Eccellenti visioni
Dalla prima della «Dolce vita» (con sputo al regista Fellini) ai capolavori di Cukor e Buñuel Quando il cinema faceva boom
Milano è stata dal dopoguerra agli anni Ottanta la città più popolosa di sale cinematografiche: la prima visione, la seconda che contava locali come Dal Verme, Diana, Cielo, Colosseo, Impero; la terza visione che elencava in ordine alfabetico i famosi «cinemini» di quartiere o sotto casa, decine di luoghi meravigliosi di socialità e fantasia immortalati nelle canzoni d’allora: Gaber in «Porta Romana» canta di un «cinemino due film cento lire», che era poi il Minerva in via Crema, mentre Jannacci ha reso immortale il Carcano di Porta Romana.
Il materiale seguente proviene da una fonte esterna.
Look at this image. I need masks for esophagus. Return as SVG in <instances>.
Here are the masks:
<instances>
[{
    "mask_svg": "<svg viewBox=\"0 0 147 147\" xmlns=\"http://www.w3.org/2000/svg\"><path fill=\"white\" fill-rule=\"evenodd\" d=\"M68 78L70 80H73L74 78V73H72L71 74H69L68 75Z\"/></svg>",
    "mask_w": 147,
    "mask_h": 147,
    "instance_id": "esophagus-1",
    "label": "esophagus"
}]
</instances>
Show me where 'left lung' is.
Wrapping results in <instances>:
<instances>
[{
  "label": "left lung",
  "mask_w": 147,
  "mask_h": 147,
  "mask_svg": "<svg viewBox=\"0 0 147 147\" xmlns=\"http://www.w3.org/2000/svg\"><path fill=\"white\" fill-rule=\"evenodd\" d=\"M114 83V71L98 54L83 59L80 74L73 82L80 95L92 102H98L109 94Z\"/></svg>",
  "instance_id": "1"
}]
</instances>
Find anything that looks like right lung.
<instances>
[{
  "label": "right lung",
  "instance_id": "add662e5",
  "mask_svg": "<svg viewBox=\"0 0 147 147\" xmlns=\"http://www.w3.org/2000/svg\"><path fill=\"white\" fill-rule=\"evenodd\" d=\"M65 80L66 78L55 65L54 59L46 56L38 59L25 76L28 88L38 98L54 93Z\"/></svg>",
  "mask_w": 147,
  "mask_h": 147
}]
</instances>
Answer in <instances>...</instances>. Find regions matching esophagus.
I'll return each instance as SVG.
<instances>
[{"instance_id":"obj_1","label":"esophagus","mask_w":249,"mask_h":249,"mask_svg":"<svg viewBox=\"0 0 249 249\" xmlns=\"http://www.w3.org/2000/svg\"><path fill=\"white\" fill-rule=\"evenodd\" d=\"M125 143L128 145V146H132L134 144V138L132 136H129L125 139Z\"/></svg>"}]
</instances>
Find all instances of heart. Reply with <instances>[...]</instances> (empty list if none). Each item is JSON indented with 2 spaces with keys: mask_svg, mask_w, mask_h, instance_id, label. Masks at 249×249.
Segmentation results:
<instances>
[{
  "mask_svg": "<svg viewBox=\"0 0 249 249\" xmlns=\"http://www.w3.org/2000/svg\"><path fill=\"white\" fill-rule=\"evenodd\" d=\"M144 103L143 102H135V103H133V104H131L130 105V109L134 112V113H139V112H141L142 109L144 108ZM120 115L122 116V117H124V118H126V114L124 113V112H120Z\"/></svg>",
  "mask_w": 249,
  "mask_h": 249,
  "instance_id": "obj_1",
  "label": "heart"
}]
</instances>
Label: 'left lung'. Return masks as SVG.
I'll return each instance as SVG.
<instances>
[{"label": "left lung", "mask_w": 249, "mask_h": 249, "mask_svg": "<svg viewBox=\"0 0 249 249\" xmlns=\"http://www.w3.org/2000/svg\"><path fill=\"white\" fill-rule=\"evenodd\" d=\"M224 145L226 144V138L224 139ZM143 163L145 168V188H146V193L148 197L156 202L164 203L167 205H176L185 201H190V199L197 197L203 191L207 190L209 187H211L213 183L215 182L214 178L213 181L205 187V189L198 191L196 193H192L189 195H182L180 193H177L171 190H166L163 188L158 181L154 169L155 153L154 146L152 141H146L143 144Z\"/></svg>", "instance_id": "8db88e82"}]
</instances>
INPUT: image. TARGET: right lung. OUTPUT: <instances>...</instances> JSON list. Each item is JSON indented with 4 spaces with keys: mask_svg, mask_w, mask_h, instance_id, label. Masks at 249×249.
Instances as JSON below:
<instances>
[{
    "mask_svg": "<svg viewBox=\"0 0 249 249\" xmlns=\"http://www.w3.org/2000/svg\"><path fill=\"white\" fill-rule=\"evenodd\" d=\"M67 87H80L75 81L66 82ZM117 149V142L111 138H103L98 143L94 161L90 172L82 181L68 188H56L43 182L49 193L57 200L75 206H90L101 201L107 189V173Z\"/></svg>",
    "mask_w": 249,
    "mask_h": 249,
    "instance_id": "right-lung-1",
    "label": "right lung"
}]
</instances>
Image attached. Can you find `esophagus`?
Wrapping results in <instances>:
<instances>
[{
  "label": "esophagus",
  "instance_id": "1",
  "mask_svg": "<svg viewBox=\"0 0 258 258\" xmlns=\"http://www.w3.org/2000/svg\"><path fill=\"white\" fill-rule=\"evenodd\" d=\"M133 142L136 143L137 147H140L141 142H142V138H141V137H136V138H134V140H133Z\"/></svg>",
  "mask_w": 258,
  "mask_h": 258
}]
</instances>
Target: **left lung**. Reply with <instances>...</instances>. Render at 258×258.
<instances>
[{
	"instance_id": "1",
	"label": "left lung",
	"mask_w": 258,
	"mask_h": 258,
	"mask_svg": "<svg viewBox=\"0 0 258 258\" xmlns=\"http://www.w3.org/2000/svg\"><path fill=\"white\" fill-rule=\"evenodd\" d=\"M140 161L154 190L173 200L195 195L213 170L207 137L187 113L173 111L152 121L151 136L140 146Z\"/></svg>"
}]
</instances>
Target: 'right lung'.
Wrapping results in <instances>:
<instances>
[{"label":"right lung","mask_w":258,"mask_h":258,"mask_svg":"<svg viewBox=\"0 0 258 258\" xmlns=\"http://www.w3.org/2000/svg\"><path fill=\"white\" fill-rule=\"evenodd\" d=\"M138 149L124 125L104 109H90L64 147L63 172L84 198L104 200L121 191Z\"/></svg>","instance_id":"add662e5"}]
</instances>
Ma erano gli eleganti locali di prima visione, dall’enorme cartellonistica, ad essere presi d’assalto, circa 15 cinema storici, piazzati quasi tutti in corso Vittorio Emanuele, Piccola Broadway, dall’Odeon al Rivoli in San Babila, mentre lungo via Manzoni c’erano il Cavour, il fastosissimo Manzoni, col teatro accanto sotterraneo, e soprattutto il Capitol, uno dei locali che hanno contribuito alla grandezza del cinema italiano, iniziando da «Don Camillo», ma senza evitare gli scandali, compreso Pasolini («Racconti di Canterbury» e «Salò»).
Al Capitol trovarono il loro pubblico i capolavori di Fellini, De Sica, Visconti («Senso» e «La caduta degli Dei»), Germi («Signore & Signori»), Risi («I mostri»), Ferreri («L’Ape regina»), Olmi («L’albero degli zoccoli») oltre certo a tanti Hitchcock, Buñuel, Lumet, Huston, Cukor, Kazan, Huston e Chaplin... un elenco infinito lungo 35 anni. Il Capitol, con 1.350 posti divisi tra platea e galleria (che costava di più), si trovava in via Croce Rossa in asse con Montenapoleone di fronte al De Milan, dove c’è oggi ci sono il regno Armani e la metrò gialla, che forse l’avrebbe salvato dalla chiusura nell’estate del 1984.
S’inaugurò il 16 settembre 1949 con «La parata delle stelle» film del ’43, in ritardo perché durante la dittatura fascista non arrivavano film americani — anche «Via col vento» uscì posticipato di 10 anni, debuttò nel ’49 — aveva una scritta al neon con grafia casual e due maschere (pianto e riso), un lungo corridoio d’ingresso, una vasta sala d’attesa (anche se allora non si aspettava l’orario d’inizio) che portava in platea e due scaloni laterali come nelle vecchie case americane del Sud che si vedono nei film.
L’anno magico del Capitol fu il 1960: il 5 febbraio ospitò la prima di «La dolce vita», presente Fellini, cui l’elegante pubblico vip di allora riservò uno sputo come giudizio critico. L’indomani, dopo il risotto da Biffi, il regista volle vedere come andava il film col pubblico e s’aspettava il deserto, mentre vide le camionette della polizia che tenevano a bada il pubblico, che aveva già capito. Lo storico film restò mesi e mesi al
Capitol, con proiezioni anche a mezzanotte, non si parlava d’altro; nello stesso anno arrivò a ottobre, dopo il mancato Leone a Venezia, «Rocco e i suoi fratelli» di Visconti, girato a Milano, altro scandalo con scene oscurate dalla solerte censura, mentre a Natale fu la volta de «La ciociara» con Loren e De Sica al «gala». Il Capitol — primo ad ospitare il Cinemascope con «La tunica»— continuò a programmare i capolavori di Fellini (come il Mignon quelli di Antonioni), da «Otto e mezzo» (oltre due mesi di tenitura) a «Giulietta degli spiriti» fino ad «Amarcord», il film di Fellini davvero gradito dal vasto pubblico, sempre esaurito anche nelle prime domeniche senza auto per la crisi del petrolio.